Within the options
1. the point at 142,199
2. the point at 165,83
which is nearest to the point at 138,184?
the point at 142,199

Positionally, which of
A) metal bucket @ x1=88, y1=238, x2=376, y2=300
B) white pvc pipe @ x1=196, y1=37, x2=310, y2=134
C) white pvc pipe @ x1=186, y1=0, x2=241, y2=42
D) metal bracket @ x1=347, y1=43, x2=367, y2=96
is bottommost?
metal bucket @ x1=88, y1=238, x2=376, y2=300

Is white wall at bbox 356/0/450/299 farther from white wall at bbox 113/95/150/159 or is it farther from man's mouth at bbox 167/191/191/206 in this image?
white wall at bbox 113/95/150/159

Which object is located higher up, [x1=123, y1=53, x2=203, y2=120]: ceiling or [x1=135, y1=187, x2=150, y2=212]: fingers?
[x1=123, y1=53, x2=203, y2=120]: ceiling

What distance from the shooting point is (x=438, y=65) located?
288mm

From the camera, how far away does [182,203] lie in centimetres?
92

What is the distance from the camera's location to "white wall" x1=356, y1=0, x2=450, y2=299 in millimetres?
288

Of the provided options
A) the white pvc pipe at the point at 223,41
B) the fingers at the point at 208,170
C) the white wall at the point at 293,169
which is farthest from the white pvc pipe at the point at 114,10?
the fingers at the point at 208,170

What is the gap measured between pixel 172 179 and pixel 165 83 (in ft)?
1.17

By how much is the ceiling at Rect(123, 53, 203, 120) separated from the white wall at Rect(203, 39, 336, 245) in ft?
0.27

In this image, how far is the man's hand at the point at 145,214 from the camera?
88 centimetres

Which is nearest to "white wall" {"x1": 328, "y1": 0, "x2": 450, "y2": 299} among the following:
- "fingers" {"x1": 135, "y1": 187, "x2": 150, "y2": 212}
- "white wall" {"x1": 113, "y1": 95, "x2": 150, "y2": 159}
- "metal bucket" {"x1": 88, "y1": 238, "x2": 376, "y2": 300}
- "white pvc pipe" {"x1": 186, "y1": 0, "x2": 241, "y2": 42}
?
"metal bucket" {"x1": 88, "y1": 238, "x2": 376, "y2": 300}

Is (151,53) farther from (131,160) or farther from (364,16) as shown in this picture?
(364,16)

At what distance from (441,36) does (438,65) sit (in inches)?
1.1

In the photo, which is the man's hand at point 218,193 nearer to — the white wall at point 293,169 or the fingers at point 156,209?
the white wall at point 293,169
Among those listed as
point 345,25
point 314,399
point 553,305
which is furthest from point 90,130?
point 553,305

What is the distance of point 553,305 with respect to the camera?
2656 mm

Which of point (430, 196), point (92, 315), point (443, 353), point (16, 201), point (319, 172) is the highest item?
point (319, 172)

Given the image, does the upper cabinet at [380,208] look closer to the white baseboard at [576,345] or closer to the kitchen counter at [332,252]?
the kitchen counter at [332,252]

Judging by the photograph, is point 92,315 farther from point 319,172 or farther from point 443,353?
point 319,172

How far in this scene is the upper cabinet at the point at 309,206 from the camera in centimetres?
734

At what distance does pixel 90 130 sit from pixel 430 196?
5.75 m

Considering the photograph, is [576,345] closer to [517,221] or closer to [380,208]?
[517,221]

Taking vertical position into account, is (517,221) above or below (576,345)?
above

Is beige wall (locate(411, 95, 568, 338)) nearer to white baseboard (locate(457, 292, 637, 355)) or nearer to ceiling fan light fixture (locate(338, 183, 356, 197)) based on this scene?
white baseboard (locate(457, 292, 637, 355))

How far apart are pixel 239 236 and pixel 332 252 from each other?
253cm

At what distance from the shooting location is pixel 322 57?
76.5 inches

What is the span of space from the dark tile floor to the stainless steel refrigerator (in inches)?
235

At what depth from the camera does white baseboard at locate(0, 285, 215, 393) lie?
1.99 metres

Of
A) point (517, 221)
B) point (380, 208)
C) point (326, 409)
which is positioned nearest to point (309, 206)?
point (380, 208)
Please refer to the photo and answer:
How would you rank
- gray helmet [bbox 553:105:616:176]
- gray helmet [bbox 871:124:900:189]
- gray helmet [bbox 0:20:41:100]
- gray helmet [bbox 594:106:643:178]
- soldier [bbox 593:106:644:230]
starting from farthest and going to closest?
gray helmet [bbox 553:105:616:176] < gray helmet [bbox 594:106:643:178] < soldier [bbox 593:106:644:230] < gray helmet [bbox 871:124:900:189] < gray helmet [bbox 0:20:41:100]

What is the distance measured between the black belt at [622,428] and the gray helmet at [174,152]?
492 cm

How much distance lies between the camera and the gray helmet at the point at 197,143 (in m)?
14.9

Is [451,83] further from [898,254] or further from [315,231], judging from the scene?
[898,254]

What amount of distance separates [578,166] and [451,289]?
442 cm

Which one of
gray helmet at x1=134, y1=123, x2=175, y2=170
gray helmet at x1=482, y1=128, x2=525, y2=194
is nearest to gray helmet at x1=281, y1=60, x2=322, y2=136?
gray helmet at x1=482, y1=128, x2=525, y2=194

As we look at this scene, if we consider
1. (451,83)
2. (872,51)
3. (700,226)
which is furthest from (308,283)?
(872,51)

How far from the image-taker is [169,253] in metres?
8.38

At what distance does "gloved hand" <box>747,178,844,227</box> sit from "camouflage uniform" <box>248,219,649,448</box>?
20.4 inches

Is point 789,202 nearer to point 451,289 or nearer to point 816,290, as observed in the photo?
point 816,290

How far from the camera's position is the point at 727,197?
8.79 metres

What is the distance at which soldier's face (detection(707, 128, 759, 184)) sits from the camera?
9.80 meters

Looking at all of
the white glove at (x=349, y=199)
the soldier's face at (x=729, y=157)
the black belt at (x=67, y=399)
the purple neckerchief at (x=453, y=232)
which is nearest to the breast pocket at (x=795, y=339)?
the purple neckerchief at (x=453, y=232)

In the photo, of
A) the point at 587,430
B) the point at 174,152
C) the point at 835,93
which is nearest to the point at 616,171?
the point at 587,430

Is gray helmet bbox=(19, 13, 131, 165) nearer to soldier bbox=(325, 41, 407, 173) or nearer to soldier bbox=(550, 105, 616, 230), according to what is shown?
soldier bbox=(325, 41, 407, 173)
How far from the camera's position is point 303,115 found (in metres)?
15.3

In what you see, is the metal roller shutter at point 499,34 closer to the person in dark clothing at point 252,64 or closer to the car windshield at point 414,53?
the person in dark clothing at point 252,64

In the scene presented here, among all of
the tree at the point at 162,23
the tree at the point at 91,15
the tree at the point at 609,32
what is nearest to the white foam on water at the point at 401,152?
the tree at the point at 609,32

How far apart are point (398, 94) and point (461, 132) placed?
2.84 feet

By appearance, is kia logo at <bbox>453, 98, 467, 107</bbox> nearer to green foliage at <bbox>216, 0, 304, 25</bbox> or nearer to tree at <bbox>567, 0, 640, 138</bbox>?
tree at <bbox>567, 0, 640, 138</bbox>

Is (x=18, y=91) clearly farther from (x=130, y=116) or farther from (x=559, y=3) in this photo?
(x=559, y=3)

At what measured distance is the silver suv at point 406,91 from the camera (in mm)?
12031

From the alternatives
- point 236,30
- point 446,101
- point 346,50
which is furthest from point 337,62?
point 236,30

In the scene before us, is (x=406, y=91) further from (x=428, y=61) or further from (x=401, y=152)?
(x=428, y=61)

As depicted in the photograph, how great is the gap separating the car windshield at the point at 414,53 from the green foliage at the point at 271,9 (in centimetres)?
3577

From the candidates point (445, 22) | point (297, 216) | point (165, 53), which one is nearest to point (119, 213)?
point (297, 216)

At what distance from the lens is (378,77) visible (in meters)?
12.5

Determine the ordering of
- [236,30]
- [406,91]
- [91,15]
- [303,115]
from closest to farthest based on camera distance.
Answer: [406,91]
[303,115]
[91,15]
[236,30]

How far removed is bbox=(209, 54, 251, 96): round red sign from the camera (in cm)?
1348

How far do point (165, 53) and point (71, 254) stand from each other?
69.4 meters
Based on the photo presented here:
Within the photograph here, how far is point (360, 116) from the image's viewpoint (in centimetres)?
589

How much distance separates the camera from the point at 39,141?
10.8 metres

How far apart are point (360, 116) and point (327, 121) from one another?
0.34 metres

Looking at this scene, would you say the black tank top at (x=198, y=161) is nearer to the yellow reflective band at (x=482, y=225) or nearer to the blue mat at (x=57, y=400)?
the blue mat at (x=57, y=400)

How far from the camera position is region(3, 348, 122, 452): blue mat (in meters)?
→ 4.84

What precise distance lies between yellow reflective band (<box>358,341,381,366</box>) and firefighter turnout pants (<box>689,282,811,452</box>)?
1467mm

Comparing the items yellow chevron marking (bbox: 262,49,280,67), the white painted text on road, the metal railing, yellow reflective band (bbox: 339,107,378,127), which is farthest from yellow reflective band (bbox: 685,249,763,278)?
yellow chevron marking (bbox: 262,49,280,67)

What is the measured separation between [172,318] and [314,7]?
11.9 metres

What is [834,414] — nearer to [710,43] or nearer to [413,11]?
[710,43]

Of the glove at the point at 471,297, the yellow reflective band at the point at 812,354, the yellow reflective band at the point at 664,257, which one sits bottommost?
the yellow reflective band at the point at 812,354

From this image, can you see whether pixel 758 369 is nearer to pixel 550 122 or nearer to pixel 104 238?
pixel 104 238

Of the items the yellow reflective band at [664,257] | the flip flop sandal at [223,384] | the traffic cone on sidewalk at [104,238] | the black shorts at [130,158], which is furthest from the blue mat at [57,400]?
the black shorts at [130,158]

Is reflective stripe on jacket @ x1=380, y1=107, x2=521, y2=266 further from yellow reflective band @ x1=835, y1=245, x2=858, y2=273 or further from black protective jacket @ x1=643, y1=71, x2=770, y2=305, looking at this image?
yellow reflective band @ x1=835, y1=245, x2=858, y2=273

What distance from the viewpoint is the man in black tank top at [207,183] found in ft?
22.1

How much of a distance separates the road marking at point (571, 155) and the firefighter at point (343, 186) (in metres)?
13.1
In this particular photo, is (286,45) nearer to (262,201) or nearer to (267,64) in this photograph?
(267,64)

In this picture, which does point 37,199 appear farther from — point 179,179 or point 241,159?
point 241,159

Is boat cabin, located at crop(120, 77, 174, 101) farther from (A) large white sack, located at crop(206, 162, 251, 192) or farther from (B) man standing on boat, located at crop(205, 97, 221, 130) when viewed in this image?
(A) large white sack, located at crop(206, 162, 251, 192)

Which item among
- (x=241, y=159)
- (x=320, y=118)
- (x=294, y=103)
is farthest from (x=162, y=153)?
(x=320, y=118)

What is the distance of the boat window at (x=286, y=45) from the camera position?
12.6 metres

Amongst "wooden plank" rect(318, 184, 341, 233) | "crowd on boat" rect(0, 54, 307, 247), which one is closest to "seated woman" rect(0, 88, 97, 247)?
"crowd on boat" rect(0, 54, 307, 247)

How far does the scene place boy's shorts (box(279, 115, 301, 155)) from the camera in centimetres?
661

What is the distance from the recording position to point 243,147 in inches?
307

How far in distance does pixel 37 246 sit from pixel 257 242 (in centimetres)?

---

Lay out the part that opens with the line containing "How far from the camera's position is the" and closes with the line containing "9.80 meters" as a Markdown table with columns Row and Text, one line per row. Leave out blank lines.

» **Answer for this exercise**
| Row | Text |
|---|---|
| 1 | How far from the camera's position is the point at 727,197? |
| 2 | 8.79 metres |
| 3 | What is the distance at which soldier's face (detection(707, 128, 759, 184)) sits from the camera? |
| 4 | 9.80 meters |